-- SUPPLIED PASSAGE --
“Everyone is free to do whatever they want” always (d)evolves into the powerful building and gatekeeping exclusive spaces. Anarchy, ironically, always requires strict rules in order to stay anarchic.
That is because anarchy is no rulers, not no rules. It’s less “Everyone is free to do whatever they want” and more “everyone has the same amount of say in how the community is run”
I really wish that anarchists had chosen a more appropriate term. As opposed to one that means the literal opposite of what they intend. Anytime someone announces themselves as an anarchist my eyes roll into the back of my head. It’s like someone inviting you to their atheistic church service.
If you build a time machine you can go 200 years back in time and tell Pierre-Joseph Proudhon. In the 1850s some anarchists did start calling themselves libertarians, but that is also going to be dismissed because Murray Rothbard stole the term for ayn-caps 100 years later.

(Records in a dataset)
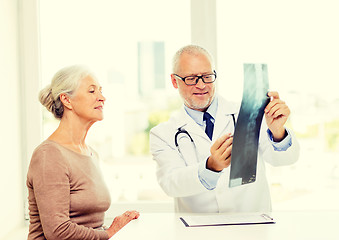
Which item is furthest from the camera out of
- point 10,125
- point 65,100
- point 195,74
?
point 10,125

-- TASKS TO PERFORM --
a. In the anarchy discussion, when did some anarchists start calling themselves libertarians?
b. Write out the stretch of the anarchy discussion from "I really wish" through "100 years later.".

-- EXERCISE SOLUTIONS --
a. In the 1850s.

b.
I really wish that anarchists had chosen a more appropriate term. As opposed to one that means the literal opposite of what they intend. Anytime someone announces themselves as an anarchist my eyes roll into the back of my head. It’s like someone inviting you to their atheistic church service.
If you build a time machine you can go 200 years back in time and tell Pierre-Joseph Proudhon. In the 1850s some anarchists did start calling themselves libertarians, but that is also going to be dismissed because Murray Rothbard stole the term for ayn-caps 100 years later.